It was during the height of the Gulf War. I am a registered nurse who was assigned to the triage desk, where I sorted out which patients needed to be seen urgently. It was about 2:30 a.m. in a normally busy inner-city hospital emergency department here in Washington. I was working by myself.
It was unusually quiet. The waiting room was empty. The security office, which faced the triage desk, was also empty. I didn’t know at the time that hospital security officers were with the local police department in the pediatric section of the emergency department, dealing with a teenage gang-violence victim.
The doors swung open, and a disheveled-looking guy walked up to the triage desk where I was sitting. One look at him and I thought something was not right.
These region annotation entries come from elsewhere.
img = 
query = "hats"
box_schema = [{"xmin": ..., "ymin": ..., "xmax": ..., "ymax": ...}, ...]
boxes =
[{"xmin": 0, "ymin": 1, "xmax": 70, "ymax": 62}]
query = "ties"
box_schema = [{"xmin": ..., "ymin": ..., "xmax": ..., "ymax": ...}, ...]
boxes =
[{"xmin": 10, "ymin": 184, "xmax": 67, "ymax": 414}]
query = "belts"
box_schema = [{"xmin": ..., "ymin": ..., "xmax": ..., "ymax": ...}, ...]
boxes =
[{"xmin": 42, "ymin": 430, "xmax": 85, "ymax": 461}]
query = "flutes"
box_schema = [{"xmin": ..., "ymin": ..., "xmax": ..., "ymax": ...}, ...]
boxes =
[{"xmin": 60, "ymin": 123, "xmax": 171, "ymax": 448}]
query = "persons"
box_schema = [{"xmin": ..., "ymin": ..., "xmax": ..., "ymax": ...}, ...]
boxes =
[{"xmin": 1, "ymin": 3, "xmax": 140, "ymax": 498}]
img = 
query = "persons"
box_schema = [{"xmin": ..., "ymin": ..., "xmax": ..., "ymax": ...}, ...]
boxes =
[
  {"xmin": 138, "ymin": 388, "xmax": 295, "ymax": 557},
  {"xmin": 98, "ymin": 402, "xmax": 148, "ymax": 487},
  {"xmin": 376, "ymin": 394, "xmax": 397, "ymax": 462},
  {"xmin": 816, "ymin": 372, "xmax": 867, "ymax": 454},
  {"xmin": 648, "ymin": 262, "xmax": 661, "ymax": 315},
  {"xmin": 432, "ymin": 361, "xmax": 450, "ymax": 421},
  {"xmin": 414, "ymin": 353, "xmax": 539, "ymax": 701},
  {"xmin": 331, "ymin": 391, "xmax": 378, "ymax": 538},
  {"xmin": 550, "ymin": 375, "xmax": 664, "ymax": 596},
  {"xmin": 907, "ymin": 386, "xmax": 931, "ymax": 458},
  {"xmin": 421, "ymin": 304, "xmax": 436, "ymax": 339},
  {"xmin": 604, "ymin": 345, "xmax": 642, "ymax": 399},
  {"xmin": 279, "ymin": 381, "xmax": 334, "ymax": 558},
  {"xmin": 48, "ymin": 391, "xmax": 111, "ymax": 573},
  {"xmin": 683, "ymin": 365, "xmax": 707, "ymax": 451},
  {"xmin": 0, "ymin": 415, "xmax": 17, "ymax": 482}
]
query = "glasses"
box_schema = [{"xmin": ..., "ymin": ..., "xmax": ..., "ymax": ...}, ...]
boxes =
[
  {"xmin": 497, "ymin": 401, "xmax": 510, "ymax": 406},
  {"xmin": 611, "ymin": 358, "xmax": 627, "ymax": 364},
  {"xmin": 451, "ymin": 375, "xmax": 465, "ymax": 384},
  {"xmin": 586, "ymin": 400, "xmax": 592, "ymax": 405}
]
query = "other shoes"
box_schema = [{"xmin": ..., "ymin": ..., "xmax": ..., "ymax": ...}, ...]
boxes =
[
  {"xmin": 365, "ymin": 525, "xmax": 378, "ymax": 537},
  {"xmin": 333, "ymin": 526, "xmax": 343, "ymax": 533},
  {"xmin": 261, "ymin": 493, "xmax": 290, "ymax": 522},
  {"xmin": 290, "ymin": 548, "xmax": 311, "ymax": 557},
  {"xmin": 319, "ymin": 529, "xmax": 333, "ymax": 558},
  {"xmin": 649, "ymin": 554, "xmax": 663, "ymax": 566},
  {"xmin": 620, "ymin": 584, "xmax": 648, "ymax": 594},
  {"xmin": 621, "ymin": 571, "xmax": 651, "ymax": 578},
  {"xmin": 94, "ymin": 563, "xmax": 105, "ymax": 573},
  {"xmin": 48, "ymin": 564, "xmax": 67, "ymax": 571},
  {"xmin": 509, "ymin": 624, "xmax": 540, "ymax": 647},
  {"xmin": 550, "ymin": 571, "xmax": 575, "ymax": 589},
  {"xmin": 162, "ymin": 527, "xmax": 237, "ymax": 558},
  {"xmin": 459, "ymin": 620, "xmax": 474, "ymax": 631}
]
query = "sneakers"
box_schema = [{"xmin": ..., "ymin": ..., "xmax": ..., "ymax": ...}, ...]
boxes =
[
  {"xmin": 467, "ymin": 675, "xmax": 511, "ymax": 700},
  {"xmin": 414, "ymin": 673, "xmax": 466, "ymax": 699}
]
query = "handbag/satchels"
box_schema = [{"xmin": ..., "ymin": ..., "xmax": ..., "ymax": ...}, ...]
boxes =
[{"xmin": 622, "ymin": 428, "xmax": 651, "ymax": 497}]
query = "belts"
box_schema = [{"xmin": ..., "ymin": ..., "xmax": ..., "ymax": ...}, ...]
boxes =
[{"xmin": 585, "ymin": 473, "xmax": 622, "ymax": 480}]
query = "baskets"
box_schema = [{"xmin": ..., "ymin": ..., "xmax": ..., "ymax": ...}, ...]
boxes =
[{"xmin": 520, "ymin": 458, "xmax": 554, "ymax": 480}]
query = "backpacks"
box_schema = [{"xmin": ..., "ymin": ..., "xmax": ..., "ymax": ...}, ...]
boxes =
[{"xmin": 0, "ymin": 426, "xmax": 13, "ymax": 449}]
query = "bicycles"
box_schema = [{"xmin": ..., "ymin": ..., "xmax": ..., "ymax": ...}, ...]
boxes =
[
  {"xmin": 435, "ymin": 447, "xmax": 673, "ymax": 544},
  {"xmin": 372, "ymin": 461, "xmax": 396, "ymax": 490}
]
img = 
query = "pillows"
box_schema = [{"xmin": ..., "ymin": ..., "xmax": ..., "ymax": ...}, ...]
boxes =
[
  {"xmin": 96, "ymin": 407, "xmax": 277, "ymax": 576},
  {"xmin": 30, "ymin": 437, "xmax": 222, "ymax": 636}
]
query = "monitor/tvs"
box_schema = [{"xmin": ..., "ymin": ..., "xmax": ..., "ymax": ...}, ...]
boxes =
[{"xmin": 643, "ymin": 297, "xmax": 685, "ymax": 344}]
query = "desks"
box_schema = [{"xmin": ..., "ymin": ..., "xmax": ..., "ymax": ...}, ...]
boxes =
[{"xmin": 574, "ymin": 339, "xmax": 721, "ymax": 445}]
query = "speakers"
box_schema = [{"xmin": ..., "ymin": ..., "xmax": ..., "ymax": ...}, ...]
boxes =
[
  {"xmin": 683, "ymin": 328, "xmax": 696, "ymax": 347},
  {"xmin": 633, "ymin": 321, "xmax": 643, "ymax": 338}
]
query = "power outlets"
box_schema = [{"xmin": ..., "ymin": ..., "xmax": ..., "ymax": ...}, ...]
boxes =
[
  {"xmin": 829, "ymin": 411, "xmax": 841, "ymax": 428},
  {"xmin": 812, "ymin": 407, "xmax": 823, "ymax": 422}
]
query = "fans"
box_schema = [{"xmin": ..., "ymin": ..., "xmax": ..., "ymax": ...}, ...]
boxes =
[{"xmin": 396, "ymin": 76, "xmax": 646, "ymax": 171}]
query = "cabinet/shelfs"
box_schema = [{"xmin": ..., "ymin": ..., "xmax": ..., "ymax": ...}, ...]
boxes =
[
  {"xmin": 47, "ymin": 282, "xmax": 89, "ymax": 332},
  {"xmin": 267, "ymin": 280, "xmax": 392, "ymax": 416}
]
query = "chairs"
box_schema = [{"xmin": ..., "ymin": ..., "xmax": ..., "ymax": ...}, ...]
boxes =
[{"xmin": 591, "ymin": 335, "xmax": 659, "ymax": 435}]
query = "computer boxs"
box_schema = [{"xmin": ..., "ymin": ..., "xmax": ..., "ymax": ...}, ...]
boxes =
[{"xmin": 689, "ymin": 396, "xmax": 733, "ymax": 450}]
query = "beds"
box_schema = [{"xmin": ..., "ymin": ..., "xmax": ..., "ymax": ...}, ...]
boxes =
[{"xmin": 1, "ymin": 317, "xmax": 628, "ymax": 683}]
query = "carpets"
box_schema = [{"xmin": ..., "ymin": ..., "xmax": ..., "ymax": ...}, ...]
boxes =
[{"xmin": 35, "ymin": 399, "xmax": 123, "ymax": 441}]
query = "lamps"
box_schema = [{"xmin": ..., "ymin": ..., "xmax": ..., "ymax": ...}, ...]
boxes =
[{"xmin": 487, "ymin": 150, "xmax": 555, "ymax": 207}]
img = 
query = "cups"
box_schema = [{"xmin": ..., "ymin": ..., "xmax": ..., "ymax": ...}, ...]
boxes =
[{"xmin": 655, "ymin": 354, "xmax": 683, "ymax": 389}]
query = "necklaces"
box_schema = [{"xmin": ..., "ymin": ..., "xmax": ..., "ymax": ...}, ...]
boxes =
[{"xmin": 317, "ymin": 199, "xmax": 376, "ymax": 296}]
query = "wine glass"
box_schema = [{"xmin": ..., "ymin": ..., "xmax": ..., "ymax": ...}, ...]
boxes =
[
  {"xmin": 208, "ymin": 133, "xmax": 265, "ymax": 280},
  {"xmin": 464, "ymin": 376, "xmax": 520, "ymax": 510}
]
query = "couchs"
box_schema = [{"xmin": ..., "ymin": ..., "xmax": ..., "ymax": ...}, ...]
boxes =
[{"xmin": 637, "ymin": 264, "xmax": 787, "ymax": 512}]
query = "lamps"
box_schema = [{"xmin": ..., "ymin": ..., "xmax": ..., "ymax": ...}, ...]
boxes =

Suddenly he pulled out a switchblade knife with a sharp, pointed blade and started waving it in front of my face. He screamed, “I don’t want to hurt you, honey, I just want you to release all the POWs in Vietnam!”
I was too scared to move. He continued to yell about the POWs in Vietnam and wave the knife around. He had obvious psychiatric problems. I don’t think he knew what planet he was on.
I just happened to see two police officers and our security officers coming down the hallway together. I yelled out: “This man has a knife!”
The police were stunned at first, but then one of the officers saw the knife and sprang into action. The officers came running to my rescue and got between me and my would-be attacker. One of the police officers told me to leave. I went into the main emergency department and told the physician in charge what had just happened. I didn’t want anybody to go into the waiting room until the situation was under control.
The physician in charge went to look through a window into the waiting room because he had recently taken care of a patient with similar behavior. It was not the same man.
The next day I told the nurse manager what happened and asked for combat pay. I thought it was worth a try. The nurse manager had been a trauma nurse in Vietnam. But I did not get any extra pay. However, the nurse manager was concerned enough about safety to have panic alarms installed at the triage desk. They were out of sight under the desk.
This was before mass emails and texting. Even today, communicating with everyone working in a large, busy hospital is challenging. A few weeks later, another nurse was working at the triage desk. Her sweater caught on the white panic-alarm button and activated it. She had no idea what the button was for, and the alarm was silent. Imagine her surprise when a group of police officers stormed into the triage area with their guns drawn.
The police took the man with the knife to another hospital that had an inpatient psychiatric department. That psychiatric hospital tried to press our hospital for charges and fines for “patient dumping” but was unsuccessful.
The Federal Emergency Medical Treatment and Labor Act, also known as the Patient Anti-Dumping Law, was passed in 1986 to prevent hospitals from refusing emergency care to low-income individuals. The hospital I was working at maintained that the man never requested care in the emergency department.
He only was there to demand the release of the POWs in Vietnam.